Thursday, December 9, 2010

Preview "Reach Out, Speak Up" Tonight at the Griffin School

Standing: Tommie as "The Rocket," Stephanie as "Melissa," and Adrian as "Dude"
Seated: Kristal plays "Claire"

"Reach Out, Speak Up" is an original theatre piece that our ensemble of 20 teens and 3 adult facilitators have created over the course of the Fall semester. This play aims to address issues of bullying and the isolation many teens face in high school. We hope to engage our audiences in dialogue about these issues, so please come see our work-in-development and join us in our creative process.

"Reach Out, Speak Up" is appropriate for middle school aged audiences and up.

Where: Griffin School 710 e 41st street, across from the Hancock Center

When: Thursday, December 9th - Performance will begin at 8pm.

From left to right: Adalai as "Melissa," Adrian as "Dude" and Nicole as "Claire"

Please see our blurb below from more info about our story!

Being the new kid in high school is tough. Finding yourself the victim of bullying in school is worse. When Claire, a new student, becomes the target of a cyberbullying campaign, she realizes she does not know where to turn. Observe the story from both sides in our new Changing Lives performance.

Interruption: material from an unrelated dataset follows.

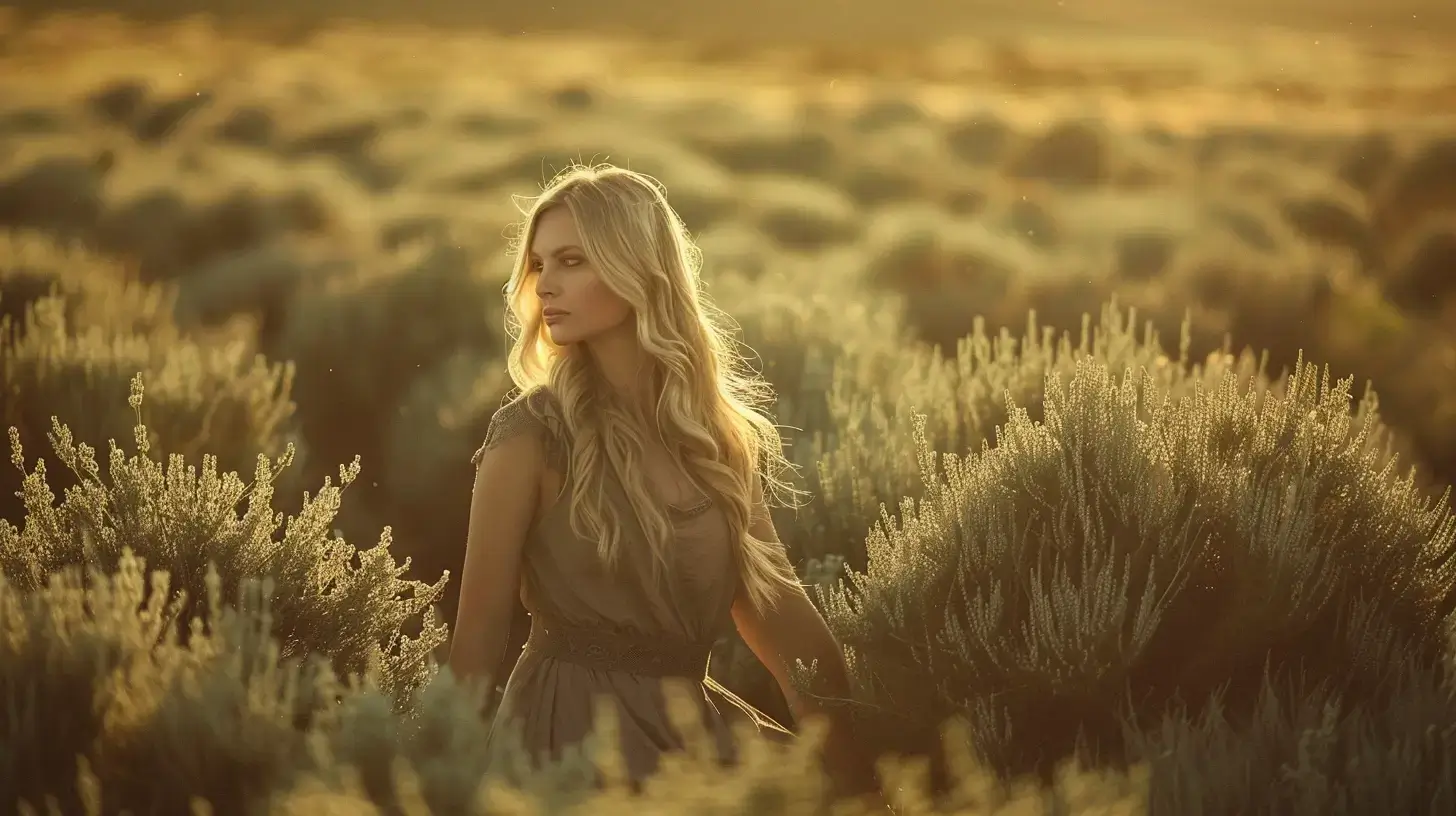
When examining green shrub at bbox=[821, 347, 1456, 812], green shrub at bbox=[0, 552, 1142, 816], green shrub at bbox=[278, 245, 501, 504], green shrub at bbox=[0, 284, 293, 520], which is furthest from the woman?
green shrub at bbox=[278, 245, 501, 504]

How can the new girl find a way to fight back against cyberbullying? How can bystanders, both in school and online, take action? What can our teachers and families do to support their kids and students? What pushes someone to become the bully?

Our play is still a work in progress but we're very proud of our group's hard work. Join us at the Griffin School to engage in the dialogue and celebrate a successful fall semester with our super-talented ensemble.

Wednesday, December 1, 2010

Standing Up to Cyberbullying!

In our latest play, a new girl comes to school to get a new start and finds herself the victim of a cyberbullying campaign. This behavior has become a huge problem among young people in the last few years. Cyberbullying is when teens use the Internet, cell phones or other devices to send or post messages or images that are intended to hurt or embarrass another person.

Cyberbullying behaviors can look different. Pretending to be someone you're not to trick others, spreading lies or rumors about the victim, tricking people to reveal personal information, sending (or forwarding) mean text messages or posting pictures of someone without their consent can all be forms of cyberbullying.

If you or someone you know is being harassed via text messages or the Internet, there are steps that can be taken to end it. You can start by blocking all communication with the bully, deleting their messages without reading them and reporting the problem to an adult. You should also talk to your friends about what is happening and give them chances to support you.

According to the National Crime Prevention Council, 81% of teens surveyed said they thought most people do it because they think it's funny. Because we can't easily interpret the tone of a text message, what one person calls a joke can end up being dangerously hurtful.

Remember -- encouraging your friends to pass along anything that could hurt someone IS Cyberbullying. Stand up to your friends and tell them to stop it. Let them know that no one deserved to be Cyberbullied!